**EXERCISE TASK**. Count the lines in the items below that contain the word "wine", and give only that number.
•••
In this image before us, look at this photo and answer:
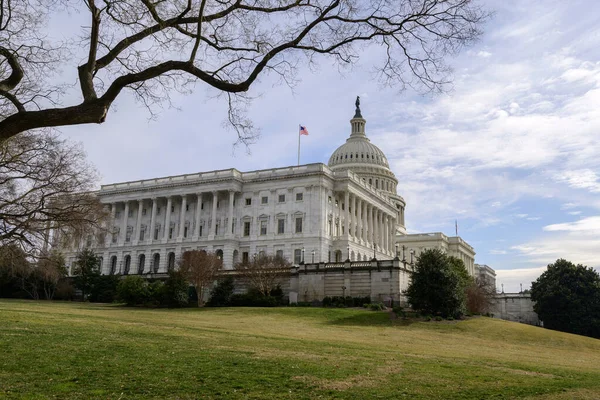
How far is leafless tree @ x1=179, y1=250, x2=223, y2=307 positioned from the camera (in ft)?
208

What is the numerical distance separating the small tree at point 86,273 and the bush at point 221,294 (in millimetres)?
19391

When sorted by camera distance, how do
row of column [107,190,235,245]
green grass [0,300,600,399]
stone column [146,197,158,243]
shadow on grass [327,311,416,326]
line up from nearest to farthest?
green grass [0,300,600,399], shadow on grass [327,311,416,326], row of column [107,190,235,245], stone column [146,197,158,243]

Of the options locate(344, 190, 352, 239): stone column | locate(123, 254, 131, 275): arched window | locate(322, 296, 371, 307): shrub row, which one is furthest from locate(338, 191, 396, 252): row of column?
locate(123, 254, 131, 275): arched window

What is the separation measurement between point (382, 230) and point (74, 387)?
10153 cm

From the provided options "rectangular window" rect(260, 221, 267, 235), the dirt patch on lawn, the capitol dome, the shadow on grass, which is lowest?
the dirt patch on lawn

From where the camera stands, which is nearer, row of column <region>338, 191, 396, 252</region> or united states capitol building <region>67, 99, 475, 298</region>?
united states capitol building <region>67, 99, 475, 298</region>

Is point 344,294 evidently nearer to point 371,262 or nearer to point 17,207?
point 371,262

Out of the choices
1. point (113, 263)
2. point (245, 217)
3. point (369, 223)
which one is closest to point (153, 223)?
point (113, 263)

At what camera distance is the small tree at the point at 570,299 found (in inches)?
2680

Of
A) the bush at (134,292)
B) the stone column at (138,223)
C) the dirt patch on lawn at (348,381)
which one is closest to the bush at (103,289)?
the bush at (134,292)

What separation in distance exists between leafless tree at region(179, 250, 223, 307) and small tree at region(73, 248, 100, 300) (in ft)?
53.6

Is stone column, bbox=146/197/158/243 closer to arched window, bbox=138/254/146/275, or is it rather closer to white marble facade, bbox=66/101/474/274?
white marble facade, bbox=66/101/474/274

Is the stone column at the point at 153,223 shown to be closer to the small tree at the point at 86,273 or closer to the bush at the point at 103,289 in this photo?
the small tree at the point at 86,273

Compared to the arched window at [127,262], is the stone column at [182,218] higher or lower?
higher
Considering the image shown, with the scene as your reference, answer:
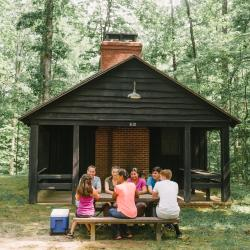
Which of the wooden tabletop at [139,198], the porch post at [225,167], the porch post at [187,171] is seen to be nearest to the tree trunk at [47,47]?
the porch post at [187,171]

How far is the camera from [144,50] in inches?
1310

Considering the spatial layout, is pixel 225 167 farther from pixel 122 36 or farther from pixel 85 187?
pixel 122 36

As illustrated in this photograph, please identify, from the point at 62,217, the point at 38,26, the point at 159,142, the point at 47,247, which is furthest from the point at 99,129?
the point at 47,247

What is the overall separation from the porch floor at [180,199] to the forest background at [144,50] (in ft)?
19.6

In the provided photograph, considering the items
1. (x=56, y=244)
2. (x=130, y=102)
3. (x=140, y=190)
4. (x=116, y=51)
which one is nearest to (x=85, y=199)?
(x=56, y=244)

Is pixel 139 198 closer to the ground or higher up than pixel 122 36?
closer to the ground

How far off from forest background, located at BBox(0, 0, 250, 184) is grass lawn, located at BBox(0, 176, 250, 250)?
9.35 meters

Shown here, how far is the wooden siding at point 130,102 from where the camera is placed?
562 inches

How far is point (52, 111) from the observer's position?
14188 mm

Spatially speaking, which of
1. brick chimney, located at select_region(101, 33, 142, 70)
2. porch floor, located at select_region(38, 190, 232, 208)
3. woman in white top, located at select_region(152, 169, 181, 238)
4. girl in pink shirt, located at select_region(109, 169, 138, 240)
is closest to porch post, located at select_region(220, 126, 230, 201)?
porch floor, located at select_region(38, 190, 232, 208)

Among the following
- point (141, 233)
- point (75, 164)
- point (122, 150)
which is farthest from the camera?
point (122, 150)

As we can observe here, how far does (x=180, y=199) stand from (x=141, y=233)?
19.3ft

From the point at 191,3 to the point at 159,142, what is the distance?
1919 cm

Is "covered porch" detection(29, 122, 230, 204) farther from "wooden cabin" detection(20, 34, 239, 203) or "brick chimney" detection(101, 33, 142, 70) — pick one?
"brick chimney" detection(101, 33, 142, 70)
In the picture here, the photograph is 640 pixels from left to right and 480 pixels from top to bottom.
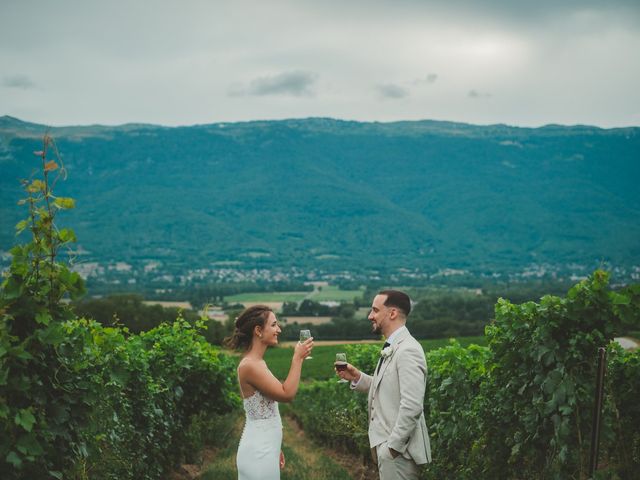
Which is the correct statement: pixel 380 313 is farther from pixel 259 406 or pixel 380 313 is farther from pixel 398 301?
pixel 259 406

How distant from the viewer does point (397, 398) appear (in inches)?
241

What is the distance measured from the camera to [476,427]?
8109mm

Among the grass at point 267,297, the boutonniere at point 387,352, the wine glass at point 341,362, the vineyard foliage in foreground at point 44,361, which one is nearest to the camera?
the vineyard foliage in foreground at point 44,361

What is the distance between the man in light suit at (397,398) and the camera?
5.84 meters

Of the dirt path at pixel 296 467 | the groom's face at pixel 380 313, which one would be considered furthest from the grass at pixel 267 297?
the groom's face at pixel 380 313

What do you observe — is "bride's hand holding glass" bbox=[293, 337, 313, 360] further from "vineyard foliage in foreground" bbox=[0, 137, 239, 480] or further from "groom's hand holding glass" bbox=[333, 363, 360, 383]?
"vineyard foliage in foreground" bbox=[0, 137, 239, 480]

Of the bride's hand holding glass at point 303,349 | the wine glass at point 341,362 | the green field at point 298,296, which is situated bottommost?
the green field at point 298,296

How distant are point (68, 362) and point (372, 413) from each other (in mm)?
2462

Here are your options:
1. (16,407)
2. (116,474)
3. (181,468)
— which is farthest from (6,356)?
(181,468)

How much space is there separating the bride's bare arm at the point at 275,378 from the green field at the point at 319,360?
27.9 m

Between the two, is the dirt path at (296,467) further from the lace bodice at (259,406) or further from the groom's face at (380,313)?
the groom's face at (380,313)

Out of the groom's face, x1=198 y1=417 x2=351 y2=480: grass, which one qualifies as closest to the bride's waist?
the groom's face

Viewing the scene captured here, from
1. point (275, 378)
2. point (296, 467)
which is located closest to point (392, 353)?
point (275, 378)

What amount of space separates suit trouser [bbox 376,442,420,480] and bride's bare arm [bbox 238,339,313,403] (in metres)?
0.85
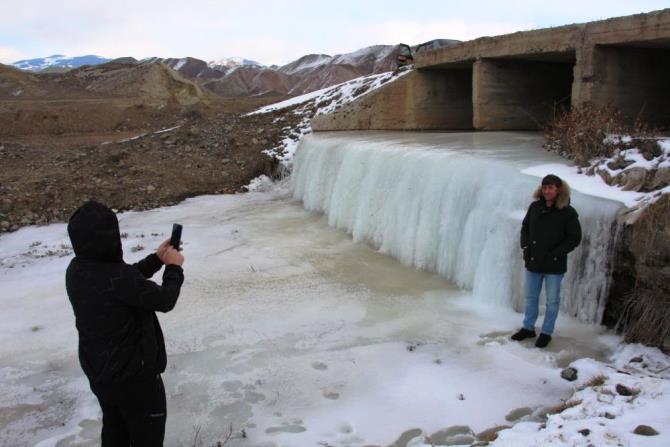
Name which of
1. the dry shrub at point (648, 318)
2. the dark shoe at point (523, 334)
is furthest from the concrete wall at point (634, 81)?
the dark shoe at point (523, 334)

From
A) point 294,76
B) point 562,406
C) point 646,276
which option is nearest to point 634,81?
point 646,276

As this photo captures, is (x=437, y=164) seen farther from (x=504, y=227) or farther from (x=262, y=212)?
(x=262, y=212)

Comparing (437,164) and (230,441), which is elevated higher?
(437,164)

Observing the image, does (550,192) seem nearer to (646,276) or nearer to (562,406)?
(646,276)

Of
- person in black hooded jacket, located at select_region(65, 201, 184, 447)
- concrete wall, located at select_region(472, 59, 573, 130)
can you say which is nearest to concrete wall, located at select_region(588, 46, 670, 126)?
concrete wall, located at select_region(472, 59, 573, 130)

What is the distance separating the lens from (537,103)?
13789 mm

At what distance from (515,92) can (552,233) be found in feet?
29.9

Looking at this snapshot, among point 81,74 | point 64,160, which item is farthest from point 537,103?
point 81,74

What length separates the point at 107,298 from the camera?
2.93 m

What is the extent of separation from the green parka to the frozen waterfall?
2.77 ft

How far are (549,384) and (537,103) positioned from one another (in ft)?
33.6

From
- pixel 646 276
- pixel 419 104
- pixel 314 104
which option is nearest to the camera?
pixel 646 276

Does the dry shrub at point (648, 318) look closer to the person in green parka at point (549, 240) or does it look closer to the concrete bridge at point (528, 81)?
the person in green parka at point (549, 240)

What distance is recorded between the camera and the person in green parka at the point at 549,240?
521 cm
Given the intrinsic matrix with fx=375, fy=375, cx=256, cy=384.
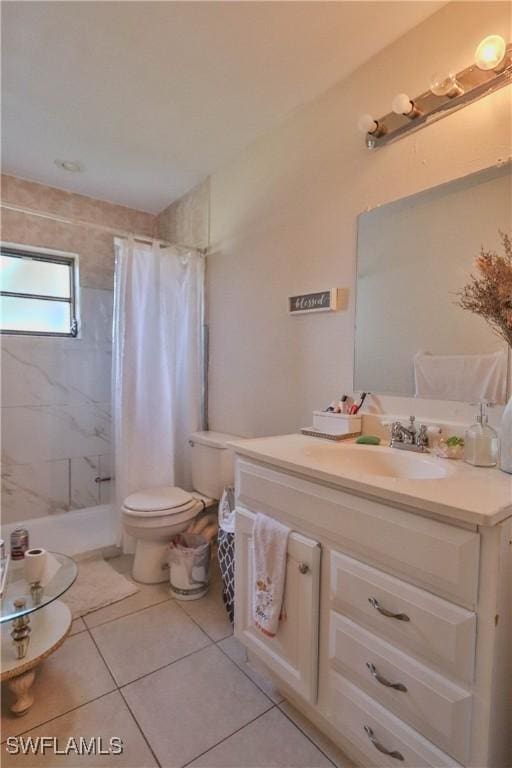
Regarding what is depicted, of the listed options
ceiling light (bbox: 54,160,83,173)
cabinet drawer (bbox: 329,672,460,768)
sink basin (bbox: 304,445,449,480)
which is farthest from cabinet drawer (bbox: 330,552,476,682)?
ceiling light (bbox: 54,160,83,173)

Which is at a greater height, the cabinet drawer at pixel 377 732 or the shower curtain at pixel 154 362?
the shower curtain at pixel 154 362

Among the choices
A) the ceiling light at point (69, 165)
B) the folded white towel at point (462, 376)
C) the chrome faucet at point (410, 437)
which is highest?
the ceiling light at point (69, 165)

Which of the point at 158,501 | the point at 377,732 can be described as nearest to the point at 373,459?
the point at 377,732

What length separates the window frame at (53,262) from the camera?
257 cm

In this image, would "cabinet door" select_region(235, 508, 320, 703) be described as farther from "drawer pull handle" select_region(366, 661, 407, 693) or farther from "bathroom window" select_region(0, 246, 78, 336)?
"bathroom window" select_region(0, 246, 78, 336)

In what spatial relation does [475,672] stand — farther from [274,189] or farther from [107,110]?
[107,110]

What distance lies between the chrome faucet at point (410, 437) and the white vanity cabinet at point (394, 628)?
43 cm

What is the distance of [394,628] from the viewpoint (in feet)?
2.98

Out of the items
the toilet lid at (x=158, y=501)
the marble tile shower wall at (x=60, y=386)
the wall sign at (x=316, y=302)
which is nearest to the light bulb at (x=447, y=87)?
the wall sign at (x=316, y=302)

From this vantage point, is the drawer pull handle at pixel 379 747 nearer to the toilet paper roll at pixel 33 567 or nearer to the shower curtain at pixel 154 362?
the toilet paper roll at pixel 33 567

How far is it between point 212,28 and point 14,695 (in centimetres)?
250

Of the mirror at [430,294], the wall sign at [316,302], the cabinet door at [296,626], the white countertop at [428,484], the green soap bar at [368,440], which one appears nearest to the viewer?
the white countertop at [428,484]

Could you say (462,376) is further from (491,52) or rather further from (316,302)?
(491,52)

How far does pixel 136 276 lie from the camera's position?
2312mm
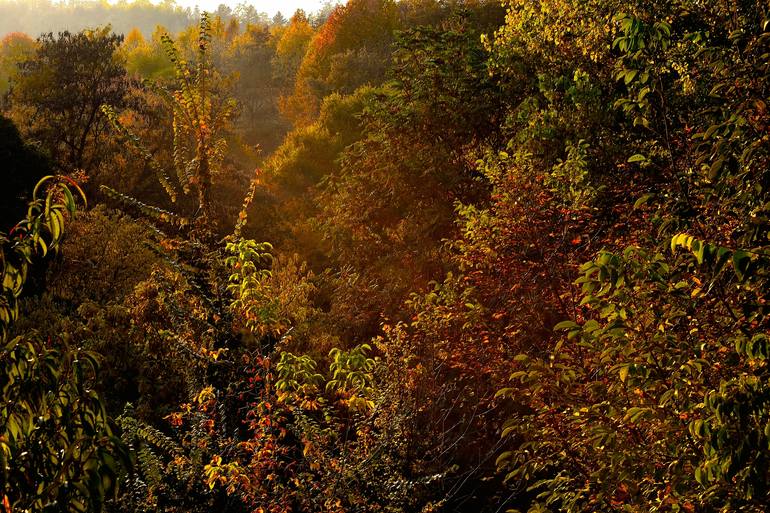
•••
**WRITTEN ANSWER**. 2